Just don't knock the operating table over xD

Just to be safe I point it in the other direction after wrapping it around my right leg several times, so it doesn't shoot out at the OR table. I know, I know... It's got a mind of its own sometimes, but that's why it's wrapped around. To tame it -- 'cause it's a beast!

Just ask the scrub techs and circulators!
 
Just ask the scrub techs and circulators!

Let me guess, you're one of those guys who always leaves their pager on during a case, so when it goes off the circulator has to grope around under your gown to retrieve it. :)
 
Let me guess, you're one of those guys who always leaves their pager on during a case, so when it goes off the circulator has to grope around under your gown to retrieve it. :)

Oops! My pager's going off... Where is...? Oh man! Did I leave it on my waist AGAIN? Will one of you just reach around and get it?
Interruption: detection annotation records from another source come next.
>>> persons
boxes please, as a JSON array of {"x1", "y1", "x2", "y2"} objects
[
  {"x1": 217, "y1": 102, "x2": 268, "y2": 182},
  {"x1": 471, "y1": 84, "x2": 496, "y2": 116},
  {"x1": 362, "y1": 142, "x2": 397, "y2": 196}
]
How about you? Yeah, the one with the voluptuous chest.

The pager's just off my right hip. Yeah that's right. Right there. Just follow the belt line. Don't worry. It won't bite. I think you have to push into me a bit more if you can't reach around.

(Seven minutes later...)

Ahh... So who the hell paged?
 
you can stick your head under the gown if you have trouble finding that pesky pager
 
more like a great white. or a blue whale.
 
i'd rather grope around to get the pager than what i had to do as a med student: the attending would unclip it thru their gown, let it fall to the bloody floor, then kick it to me. it really made me feel like part of the team.